A clattering sound above us. That whine . . . When Death raised his swords to the sky to strike at Gabriel, a metal net descended over him.

They had changed their plan!

The net must be weighted; it made even Death collapse to his knees. With an enraged bellow, he slashed with his swords, but couldn’t cut the metal. The more he struggled, the more he ensnared himself.

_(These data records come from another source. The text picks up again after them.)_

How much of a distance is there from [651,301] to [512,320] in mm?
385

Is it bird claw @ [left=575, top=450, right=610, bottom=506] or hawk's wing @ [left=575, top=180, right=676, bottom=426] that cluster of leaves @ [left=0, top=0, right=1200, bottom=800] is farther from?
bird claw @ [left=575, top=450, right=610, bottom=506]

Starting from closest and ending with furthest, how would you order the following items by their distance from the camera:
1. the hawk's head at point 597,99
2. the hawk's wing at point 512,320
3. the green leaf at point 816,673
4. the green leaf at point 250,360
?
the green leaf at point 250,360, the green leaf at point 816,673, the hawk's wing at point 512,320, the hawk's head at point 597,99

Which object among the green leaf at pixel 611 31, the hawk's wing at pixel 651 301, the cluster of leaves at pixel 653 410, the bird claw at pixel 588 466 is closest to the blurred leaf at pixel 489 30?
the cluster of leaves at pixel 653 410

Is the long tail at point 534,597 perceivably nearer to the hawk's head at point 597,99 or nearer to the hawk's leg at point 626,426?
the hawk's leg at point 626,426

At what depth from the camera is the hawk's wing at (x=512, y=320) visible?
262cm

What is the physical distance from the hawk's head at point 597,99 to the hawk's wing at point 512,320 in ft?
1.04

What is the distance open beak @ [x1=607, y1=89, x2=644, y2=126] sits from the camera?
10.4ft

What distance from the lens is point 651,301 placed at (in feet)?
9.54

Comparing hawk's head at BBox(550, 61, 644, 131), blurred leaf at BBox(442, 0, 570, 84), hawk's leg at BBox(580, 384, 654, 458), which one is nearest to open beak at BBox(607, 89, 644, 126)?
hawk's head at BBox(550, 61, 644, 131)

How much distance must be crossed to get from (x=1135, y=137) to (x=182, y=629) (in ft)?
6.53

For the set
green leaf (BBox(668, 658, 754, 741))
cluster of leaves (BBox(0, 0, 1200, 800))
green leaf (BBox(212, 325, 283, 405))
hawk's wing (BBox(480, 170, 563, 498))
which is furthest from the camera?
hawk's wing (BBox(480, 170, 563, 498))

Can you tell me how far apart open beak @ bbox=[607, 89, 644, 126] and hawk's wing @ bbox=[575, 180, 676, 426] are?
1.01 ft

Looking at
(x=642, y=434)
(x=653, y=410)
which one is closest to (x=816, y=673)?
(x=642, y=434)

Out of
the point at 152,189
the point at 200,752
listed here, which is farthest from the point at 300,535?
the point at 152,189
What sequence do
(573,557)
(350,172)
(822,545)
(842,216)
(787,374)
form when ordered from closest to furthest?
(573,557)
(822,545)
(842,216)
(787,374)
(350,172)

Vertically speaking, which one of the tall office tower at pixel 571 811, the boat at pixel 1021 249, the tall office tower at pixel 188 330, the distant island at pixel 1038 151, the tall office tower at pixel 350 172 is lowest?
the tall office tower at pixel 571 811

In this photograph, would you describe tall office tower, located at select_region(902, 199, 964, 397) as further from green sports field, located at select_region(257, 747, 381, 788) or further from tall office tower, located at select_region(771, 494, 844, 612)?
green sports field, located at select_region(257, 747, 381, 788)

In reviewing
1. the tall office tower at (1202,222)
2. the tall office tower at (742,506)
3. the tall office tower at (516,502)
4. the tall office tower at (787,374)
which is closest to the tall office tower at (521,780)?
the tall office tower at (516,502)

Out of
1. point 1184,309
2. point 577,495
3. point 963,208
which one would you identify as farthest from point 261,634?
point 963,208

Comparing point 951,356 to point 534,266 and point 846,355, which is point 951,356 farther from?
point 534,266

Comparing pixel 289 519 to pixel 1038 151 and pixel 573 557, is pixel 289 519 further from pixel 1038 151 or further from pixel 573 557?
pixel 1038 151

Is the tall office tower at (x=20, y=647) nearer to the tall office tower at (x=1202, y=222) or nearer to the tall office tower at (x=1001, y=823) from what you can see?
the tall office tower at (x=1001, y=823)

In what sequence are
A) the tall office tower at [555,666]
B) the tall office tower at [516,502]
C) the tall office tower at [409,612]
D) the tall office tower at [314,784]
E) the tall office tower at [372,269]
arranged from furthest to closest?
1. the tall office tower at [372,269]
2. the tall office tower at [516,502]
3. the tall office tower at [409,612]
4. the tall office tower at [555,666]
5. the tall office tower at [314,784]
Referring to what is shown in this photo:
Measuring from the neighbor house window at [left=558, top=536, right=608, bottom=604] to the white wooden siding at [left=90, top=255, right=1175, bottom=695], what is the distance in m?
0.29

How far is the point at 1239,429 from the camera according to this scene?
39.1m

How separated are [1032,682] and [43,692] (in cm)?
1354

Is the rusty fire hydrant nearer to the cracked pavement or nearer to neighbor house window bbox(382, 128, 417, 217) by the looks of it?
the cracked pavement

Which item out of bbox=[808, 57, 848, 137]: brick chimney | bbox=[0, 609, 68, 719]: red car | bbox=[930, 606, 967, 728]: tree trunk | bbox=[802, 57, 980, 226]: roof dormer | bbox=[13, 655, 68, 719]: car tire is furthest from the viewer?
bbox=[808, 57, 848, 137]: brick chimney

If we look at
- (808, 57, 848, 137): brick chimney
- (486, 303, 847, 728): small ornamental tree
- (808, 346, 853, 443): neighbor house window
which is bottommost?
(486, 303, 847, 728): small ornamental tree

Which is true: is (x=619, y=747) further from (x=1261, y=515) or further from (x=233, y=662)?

All Joules had to do was aim one javelin. But Ogen was almost on him, bounding across the bridge, forcing Joules to retreat. The Devil chased the Tower, just as he had in their last battle. Could Joules escape him again?

And where was Tess, the third piece of this puzzle?

Through breaks in the fog, I made out Joules’s sparking skin. “Feck you, beast! That all you got?” As Ogen’s hoofs pounded, what sounded like a giant whip cracked. Then again.

The suspension cables were snapping!

Neither Joules nor Ogen seemed to notice that the bridge was rippling like a wave. Joules kept lobbing javelins to explode at the Devil’s feet, taking out chunks of concrete. But the lightning didn’t faze Ogen—only enraged him.

He drummed his fists across his chest, then tore off for Joules. More concrete dropped.

So now what was their plan?

“Tess, take out Death!” Joules yelled over his shoulder. “Ogen’s on me tail!”


Movement caught my eye. Tess.

She stood a few dozen feet away between scorched trunks, shaking, a dagger in her hand. Was their backup plan to stab Death? I could almost hear their reasoning: if the World Card couldn’t control her powers, she should at least be able to plunge a knife.

But this girl was terrified, watery eyes wide in her face. The knife trembled. Though she didn’t seem aware of it, her feet . . . weren’t touching the ground.

Heaving breaths, Death rolled to his back to kick against the edges of the net. He would be free by the time Tess reached him. Just in time for him to stab her.

“Strike, Tess!” Joules sounded even farther away.

When she looked at me with terrified brown eyes, I shook my head in warning. “Not enough time. Free me, and I’ll help you!” I blinked. Were her clothes growing baggier on her body, right in front of me?

“I-I’m so sorry,” she cried, and fled in Joules’s direction.

The Tower must have realized she wasn’t following orders. He yelled, “Gabe, take the Reaper out!”


From somewhere above the fog, Gabriel answered, “It’s done.” A shrill whistle sounded as he began to dive.

Death met my gaze, his eyes promising revenge.

I narrowed my own. “I told you to watch your six, Reaper.”


Yet just before Gabriel attacked, I heard another explosion.

Then: “NO SWIIIIIMMMM!”


Ogen was plummeting—along with the entire bridge. Joules went careening down one edge, scrabbling for a handhold. At the last second, he snagged one of those suspension cables.

How long could he hold on to slick metal? He couldn’t regenerate, wouldn’t survive that fall.

When a flailing Ogen sped past the shore, helpless in the water, I raised my face. “Gabriel, save Joules!”


At once, that whine changed trajectory.

Too late. The Tower fell.

“Oh, God. . . .”


Just before Joules crashed onto the jagged rocks below, Gabriel scooped him up, rocketing back up into the clouds.

From a distance, Joules yelled, “Not how this was supposed to go down, Empress! Teeth’re coming, leaving you a wee bit fecked.”